Assignment:
Word for word, restate the lines of the data from the first through the one containing "family: Mephitidae", and nothing else.

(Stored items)
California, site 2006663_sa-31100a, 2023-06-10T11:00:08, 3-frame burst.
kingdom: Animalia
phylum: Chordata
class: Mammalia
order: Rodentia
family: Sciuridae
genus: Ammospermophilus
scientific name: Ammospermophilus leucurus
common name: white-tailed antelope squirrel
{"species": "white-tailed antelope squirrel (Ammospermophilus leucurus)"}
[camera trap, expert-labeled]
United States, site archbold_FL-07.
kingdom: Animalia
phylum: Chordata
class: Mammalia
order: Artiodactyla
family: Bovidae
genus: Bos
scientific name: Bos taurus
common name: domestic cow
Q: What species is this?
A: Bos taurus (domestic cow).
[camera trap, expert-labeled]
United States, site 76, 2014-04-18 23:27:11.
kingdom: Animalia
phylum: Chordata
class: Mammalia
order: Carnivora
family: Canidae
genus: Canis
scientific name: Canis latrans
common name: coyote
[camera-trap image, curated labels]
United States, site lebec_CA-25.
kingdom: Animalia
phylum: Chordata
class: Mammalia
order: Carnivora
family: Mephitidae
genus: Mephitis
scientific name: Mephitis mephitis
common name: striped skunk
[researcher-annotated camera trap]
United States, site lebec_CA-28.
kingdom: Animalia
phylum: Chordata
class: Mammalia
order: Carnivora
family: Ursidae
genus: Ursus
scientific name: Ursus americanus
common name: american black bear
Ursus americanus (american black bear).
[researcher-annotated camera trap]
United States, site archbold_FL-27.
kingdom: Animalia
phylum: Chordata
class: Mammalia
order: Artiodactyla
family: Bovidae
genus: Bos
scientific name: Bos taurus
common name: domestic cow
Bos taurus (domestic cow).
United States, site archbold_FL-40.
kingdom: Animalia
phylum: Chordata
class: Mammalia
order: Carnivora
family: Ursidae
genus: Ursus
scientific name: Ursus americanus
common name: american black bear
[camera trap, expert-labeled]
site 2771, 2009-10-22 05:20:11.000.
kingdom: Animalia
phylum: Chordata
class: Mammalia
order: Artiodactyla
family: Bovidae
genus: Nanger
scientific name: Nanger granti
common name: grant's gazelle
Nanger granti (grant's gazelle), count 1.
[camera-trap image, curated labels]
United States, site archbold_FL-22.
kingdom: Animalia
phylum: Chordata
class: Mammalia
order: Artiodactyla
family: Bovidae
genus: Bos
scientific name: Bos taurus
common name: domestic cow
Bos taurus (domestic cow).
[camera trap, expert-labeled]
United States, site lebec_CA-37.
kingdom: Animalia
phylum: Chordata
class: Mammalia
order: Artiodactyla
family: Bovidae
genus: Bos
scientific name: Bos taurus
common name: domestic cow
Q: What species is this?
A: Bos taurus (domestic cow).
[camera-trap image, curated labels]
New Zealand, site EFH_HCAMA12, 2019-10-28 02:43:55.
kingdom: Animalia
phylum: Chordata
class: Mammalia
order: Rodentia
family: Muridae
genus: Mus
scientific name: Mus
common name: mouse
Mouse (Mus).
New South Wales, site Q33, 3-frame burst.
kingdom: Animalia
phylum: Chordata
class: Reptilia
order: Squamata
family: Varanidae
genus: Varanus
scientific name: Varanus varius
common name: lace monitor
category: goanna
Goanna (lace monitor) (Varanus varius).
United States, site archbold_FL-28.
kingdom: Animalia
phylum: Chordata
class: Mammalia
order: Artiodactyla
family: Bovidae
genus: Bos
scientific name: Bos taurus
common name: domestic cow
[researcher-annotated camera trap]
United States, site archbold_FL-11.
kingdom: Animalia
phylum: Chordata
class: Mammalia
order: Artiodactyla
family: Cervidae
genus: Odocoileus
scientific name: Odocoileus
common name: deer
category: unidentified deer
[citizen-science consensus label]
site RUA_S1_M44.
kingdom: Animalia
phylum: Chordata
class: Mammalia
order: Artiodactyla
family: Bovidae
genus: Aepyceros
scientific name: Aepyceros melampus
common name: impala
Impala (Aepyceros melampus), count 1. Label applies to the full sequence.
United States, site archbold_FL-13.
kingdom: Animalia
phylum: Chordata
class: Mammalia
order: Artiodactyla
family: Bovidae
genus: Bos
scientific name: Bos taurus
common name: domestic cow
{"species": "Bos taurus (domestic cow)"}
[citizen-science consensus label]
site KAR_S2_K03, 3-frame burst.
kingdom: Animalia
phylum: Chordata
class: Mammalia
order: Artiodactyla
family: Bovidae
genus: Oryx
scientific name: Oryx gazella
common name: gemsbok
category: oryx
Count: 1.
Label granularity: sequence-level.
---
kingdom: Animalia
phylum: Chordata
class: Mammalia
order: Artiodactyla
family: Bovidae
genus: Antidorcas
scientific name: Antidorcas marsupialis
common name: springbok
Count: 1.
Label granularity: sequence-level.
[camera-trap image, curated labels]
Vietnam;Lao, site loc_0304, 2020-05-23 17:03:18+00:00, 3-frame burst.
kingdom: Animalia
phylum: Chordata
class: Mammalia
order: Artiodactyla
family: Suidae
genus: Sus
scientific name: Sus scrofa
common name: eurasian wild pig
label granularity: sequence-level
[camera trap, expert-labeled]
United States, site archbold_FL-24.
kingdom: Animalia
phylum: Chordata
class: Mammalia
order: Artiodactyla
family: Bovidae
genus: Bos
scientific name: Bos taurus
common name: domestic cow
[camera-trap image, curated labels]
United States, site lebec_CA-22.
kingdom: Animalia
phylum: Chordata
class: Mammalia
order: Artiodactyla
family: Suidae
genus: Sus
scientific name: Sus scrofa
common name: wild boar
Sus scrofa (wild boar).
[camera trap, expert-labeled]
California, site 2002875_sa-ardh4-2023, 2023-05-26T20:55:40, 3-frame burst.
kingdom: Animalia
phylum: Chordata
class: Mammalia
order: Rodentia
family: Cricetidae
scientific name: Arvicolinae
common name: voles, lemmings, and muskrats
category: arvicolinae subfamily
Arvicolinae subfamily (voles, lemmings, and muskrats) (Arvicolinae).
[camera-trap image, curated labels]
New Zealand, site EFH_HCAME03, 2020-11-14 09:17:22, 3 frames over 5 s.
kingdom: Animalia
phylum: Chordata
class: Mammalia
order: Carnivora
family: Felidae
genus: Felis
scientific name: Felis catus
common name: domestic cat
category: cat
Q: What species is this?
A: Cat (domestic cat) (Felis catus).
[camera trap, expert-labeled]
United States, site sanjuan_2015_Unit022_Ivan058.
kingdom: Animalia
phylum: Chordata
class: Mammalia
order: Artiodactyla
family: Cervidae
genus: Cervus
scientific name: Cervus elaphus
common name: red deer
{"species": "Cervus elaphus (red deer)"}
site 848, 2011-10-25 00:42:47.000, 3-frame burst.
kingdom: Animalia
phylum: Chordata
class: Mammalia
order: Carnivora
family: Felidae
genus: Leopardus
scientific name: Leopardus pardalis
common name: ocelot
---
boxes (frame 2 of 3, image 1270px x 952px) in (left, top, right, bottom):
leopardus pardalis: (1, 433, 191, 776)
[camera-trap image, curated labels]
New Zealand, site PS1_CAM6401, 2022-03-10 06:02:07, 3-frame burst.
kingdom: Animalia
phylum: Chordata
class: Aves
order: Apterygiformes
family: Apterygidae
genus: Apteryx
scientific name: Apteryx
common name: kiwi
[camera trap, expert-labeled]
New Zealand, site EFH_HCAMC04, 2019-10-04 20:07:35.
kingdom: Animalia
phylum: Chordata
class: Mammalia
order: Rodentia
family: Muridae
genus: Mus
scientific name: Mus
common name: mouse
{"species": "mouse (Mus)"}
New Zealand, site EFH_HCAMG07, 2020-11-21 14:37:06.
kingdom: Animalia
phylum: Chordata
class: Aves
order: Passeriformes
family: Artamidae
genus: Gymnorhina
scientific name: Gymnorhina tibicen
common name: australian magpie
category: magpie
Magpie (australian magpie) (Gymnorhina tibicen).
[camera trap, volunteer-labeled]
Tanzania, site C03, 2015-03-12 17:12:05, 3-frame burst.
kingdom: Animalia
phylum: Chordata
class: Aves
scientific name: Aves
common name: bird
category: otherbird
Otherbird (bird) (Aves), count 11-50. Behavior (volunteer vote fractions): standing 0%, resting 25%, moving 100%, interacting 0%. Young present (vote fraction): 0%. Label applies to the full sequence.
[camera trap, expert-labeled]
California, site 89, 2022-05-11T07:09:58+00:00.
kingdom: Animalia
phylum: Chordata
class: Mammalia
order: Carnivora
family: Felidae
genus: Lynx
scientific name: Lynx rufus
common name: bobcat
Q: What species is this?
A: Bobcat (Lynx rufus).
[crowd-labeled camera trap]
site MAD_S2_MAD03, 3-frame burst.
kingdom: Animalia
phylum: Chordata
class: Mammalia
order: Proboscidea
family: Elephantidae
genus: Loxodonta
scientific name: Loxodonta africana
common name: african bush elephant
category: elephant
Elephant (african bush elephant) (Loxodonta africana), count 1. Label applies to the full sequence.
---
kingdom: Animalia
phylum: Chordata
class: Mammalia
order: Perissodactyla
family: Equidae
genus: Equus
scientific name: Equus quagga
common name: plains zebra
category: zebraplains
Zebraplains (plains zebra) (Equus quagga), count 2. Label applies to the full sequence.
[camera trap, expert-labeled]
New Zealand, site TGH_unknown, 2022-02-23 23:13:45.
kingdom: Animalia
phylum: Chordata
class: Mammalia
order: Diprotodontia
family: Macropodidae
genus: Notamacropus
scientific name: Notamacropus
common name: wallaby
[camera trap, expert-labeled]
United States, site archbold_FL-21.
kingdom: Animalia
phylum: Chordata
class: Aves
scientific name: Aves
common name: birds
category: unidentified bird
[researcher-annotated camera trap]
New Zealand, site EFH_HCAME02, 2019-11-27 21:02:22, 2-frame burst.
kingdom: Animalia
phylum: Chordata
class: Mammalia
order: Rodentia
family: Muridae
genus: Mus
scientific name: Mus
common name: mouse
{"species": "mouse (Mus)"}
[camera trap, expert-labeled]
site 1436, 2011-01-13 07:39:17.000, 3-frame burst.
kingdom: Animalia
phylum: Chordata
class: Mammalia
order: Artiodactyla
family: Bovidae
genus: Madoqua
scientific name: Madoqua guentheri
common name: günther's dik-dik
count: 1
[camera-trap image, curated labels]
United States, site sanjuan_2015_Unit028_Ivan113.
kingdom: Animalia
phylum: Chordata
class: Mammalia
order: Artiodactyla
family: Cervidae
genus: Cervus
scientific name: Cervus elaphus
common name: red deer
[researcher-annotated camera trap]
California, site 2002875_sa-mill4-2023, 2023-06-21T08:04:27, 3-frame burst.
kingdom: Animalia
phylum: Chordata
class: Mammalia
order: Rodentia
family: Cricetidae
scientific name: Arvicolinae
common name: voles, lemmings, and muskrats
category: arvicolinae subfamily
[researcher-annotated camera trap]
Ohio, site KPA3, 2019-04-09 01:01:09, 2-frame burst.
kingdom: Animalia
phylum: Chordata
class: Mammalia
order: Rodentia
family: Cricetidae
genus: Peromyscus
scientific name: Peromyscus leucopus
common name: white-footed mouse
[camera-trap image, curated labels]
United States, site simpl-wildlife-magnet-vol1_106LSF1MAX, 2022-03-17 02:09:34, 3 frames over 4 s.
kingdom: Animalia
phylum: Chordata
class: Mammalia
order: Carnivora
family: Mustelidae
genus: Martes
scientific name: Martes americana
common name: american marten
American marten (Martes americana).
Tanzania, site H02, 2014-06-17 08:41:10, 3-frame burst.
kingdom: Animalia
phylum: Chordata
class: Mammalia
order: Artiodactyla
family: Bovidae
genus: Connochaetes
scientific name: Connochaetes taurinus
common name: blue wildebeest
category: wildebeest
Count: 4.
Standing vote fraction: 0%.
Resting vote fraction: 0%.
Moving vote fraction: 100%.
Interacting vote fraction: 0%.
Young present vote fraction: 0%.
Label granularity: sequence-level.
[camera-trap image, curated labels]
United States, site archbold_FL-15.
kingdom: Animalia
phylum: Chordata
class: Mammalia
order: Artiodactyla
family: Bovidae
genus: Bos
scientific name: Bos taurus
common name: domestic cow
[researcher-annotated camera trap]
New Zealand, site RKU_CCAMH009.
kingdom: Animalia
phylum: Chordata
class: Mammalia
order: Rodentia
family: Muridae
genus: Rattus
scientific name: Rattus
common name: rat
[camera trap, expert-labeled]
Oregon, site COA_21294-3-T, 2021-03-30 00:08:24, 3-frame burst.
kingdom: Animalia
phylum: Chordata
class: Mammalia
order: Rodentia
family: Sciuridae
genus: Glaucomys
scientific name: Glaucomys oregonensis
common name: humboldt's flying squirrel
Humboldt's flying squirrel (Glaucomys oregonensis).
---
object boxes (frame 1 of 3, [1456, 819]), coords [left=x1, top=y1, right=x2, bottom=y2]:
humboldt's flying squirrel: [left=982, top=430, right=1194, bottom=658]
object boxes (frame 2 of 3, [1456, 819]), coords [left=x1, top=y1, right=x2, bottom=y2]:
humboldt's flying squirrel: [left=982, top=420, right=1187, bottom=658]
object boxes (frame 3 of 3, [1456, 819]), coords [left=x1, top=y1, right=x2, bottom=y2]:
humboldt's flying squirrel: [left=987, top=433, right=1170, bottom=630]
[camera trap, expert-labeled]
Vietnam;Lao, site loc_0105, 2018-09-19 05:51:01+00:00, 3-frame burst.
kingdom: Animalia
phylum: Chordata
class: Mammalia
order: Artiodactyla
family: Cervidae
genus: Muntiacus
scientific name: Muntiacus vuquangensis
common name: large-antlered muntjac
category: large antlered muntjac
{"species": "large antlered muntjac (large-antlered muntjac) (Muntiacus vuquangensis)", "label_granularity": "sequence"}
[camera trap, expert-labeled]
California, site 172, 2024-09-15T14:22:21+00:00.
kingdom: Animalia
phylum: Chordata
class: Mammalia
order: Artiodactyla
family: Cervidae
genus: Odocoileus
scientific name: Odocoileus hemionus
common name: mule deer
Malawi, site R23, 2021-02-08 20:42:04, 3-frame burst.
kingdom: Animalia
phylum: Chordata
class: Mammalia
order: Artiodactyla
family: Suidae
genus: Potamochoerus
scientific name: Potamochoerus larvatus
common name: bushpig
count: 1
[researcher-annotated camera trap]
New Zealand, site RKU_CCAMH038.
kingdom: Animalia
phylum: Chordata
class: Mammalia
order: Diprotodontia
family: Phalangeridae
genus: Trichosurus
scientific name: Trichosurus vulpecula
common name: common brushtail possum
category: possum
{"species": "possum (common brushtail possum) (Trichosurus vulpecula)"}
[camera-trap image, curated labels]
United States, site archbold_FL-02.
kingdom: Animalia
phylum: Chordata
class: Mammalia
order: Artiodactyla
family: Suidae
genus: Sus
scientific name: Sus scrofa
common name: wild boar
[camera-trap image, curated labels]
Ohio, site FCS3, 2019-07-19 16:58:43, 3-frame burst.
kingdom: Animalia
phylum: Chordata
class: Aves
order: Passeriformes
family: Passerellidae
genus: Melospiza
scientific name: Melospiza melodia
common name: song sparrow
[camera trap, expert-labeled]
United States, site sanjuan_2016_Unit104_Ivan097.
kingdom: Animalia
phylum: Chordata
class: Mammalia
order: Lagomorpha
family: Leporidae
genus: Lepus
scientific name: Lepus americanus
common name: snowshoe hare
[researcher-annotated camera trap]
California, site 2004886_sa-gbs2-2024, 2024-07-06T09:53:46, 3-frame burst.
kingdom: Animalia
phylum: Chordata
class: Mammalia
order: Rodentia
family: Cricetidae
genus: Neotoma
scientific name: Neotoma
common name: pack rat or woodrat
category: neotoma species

Task solution:
California, site 2006663_sa-31100a, 2023-06-10T11:00:08, 3-frame burst.
kingdom: Animalia
phylum: Chordata
class: Mammalia
order: Rodentia
family: Sciuridae
genus: Ammospermophilus
scientific name: Ammospermophilus leucurus
common name: white-tailed antelope squirrel
{"species": "white-tailed antelope squirrel (Ammospermophilus leucurus)"}
[camera trap, expert-labeled]
United States, site archbold_FL-07.
kingdom: Animalia
phylum: Chordata
class: Mammalia
order: Artiodactyla
family: Bovidae
genus: Bos
scientific name: Bos taurus
common name: domestic cow
Q: What species is this?
A: Bos taurus (domestic cow).
[camera trap, expert-labeled]
United States, site 76, 2014-04-18 23:27:11.
kingdom: Animalia
phylum: Chordata
class: Mammalia
order: Carnivora
family: Canidae
genus: Canis
scientific name: Canis latrans
common name: coyote
[camera-trap image, curated labels]
United States, site lebec_CA-25.
kingdom: Animalia
phylum: Chordata
class: Mammalia
order: Carnivora
family: Mephitidae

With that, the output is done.